§ **What you have to do**: Copy out all of the material, matching it word for word.

** Begin Excerpted data **

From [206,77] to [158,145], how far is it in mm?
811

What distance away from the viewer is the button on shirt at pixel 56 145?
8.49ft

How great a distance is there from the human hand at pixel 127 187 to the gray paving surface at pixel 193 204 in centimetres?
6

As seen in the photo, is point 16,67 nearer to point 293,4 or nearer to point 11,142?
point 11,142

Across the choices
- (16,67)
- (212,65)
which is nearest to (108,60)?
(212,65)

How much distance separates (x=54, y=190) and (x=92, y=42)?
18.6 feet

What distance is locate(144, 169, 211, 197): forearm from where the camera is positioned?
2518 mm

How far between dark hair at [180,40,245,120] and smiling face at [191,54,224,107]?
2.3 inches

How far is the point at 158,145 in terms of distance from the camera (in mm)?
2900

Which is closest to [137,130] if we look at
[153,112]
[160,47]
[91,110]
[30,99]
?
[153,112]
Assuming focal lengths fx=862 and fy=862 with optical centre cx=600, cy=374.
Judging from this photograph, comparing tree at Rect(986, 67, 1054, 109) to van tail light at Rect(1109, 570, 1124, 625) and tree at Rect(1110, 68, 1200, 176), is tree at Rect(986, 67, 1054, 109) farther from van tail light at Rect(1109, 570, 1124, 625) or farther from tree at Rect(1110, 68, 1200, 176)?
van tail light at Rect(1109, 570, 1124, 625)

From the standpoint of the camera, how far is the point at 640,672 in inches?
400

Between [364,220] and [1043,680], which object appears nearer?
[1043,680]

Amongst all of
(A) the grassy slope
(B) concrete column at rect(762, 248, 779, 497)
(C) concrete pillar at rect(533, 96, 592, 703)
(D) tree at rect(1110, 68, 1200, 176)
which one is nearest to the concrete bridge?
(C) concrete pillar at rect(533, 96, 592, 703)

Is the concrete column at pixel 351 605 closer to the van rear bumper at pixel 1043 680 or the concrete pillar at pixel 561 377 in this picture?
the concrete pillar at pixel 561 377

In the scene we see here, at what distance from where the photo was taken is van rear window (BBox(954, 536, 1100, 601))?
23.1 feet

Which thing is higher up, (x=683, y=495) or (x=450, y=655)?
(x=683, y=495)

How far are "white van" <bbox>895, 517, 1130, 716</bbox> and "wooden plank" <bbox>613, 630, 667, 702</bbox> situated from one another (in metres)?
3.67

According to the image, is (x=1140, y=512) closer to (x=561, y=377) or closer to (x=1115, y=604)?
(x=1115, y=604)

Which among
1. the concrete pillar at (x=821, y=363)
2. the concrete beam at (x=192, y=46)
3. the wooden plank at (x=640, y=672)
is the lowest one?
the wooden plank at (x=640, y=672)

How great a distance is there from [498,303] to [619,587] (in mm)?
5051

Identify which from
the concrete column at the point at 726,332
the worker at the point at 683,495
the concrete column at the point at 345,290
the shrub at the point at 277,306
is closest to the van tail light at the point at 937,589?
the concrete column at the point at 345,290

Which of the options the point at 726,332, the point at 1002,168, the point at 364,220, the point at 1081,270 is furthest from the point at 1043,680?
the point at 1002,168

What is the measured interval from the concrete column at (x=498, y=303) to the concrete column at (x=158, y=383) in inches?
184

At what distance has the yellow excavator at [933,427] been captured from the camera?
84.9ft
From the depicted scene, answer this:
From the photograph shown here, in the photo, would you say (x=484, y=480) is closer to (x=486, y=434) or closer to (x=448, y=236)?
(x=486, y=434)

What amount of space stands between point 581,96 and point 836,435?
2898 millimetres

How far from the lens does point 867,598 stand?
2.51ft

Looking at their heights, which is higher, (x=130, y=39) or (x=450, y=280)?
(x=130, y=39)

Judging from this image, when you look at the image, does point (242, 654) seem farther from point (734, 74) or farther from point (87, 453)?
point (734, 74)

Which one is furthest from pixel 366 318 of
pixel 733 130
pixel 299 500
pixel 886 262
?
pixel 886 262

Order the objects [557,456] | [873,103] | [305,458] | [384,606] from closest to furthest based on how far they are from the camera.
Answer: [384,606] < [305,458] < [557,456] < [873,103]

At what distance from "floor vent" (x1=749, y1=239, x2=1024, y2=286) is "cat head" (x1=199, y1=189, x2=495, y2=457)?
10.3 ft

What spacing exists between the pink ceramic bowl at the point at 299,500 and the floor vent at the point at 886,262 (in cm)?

** End Excerpted data **

§ **Result of the exercise**:
From [206,77] to [158,145], how far is it in mm?
811

What distance away from the viewer is the button on shirt at pixel 56 145?
8.49ft

How great a distance is there from the human hand at pixel 127 187 to the gray paving surface at pixel 193 204 in centimetres?
6

As seen in the photo, is point 16,67 nearer to point 293,4 or nearer to point 11,142?
point 11,142

Across the choices
- (16,67)
- (212,65)
which is nearest to (108,60)?
(212,65)

How much distance separates (x=54, y=190) and (x=92, y=42)?
18.6 feet

What distance is locate(144, 169, 211, 197): forearm from where the camera is positioned?
2518 mm

How far between dark hair at [180,40,245,120] and smiling face at [191,54,224,107]?
2.3 inches

How far is the point at 158,145 in terms of distance from the camera (in mm)?
2900

Which is closest to [137,130] if we look at
[153,112]
[160,47]
[91,110]
[30,99]
?
[153,112]
Assuming focal lengths fx=862 and fy=862 with optical centre cx=600, cy=374.
Judging from this photograph, comparing tree at Rect(986, 67, 1054, 109) to van tail light at Rect(1109, 570, 1124, 625) and tree at Rect(1110, 68, 1200, 176), is tree at Rect(986, 67, 1054, 109) farther from van tail light at Rect(1109, 570, 1124, 625) or farther from tree at Rect(1110, 68, 1200, 176)?
van tail light at Rect(1109, 570, 1124, 625)

From the standpoint of the camera, how far is the point at 640,672 in inches?
400

Between [364,220] and [1043,680], which object appears nearer?
[1043,680]

Amongst all of
(A) the grassy slope
(B) concrete column at rect(762, 248, 779, 497)
(C) concrete pillar at rect(533, 96, 592, 703)
(D) tree at rect(1110, 68, 1200, 176)
which one is nearest to the concrete bridge?
(C) concrete pillar at rect(533, 96, 592, 703)

Is the concrete column at pixel 351 605 closer to the van rear bumper at pixel 1043 680 or the concrete pillar at pixel 561 377 in this picture?
the concrete pillar at pixel 561 377

In the scene we see here, at what distance from where the photo was taken is van rear window (BBox(954, 536, 1100, 601))?
23.1 feet

Which thing is higher up, (x=683, y=495) or (x=450, y=655)?
(x=683, y=495)

How far are "white van" <bbox>895, 517, 1130, 716</bbox> and "wooden plank" <bbox>613, 630, 667, 702</bbox> situated from one another (in metres)?
3.67

According to the image, is (x=1140, y=512) closer to (x=561, y=377) or closer to (x=1115, y=604)?
(x=1115, y=604)

Which among
1. the concrete pillar at (x=821, y=363)
2. the concrete beam at (x=192, y=46)
3. the wooden plank at (x=640, y=672)
is the lowest one?
the wooden plank at (x=640, y=672)

How great a distance is there from [498,303] to [619,587] (in mm)?
5051

Identify which from
the concrete column at the point at 726,332
the worker at the point at 683,495
the concrete column at the point at 345,290
the shrub at the point at 277,306
is closest to the van tail light at the point at 937,589?
the concrete column at the point at 345,290

Which of the options the point at 726,332, the point at 1002,168, the point at 364,220, the point at 1081,270 is furthest from the point at 1043,680?
the point at 1002,168

What is the measured interval from the concrete column at (x=498, y=303) to the concrete column at (x=158, y=383) in inches?
184

At what distance has the yellow excavator at [933,427] been captured from the camera?
84.9ft
From the depicted scene, answer this:
From the photograph shown here, in the photo, would you say (x=484, y=480) is closer to (x=486, y=434) or closer to (x=448, y=236)?
(x=486, y=434)

What amount of space stands between point 581,96 and point 836,435?
2898 millimetres

How far from the lens does point 867,598 stand?
2.51ft

Looking at their heights, which is higher, (x=130, y=39) or (x=450, y=280)?
(x=130, y=39)

Judging from this image, when you look at the image, does point (242, 654) seem farther from point (734, 74) or farther from point (87, 453)?
point (734, 74)

Which one is furthest from pixel 366 318 of
pixel 733 130
pixel 299 500
pixel 886 262
?
pixel 886 262

Order the objects [557,456] | [873,103] | [305,458] | [384,606] from closest to furthest based on how far they are from the camera.
Answer: [384,606] < [305,458] < [557,456] < [873,103]

At what distance from "floor vent" (x1=749, y1=239, x2=1024, y2=286) is "cat head" (x1=199, y1=189, x2=495, y2=457)?
10.3 ft

What spacing exists between the pink ceramic bowl at the point at 299,500 and the floor vent at the point at 886,262 (in cm)?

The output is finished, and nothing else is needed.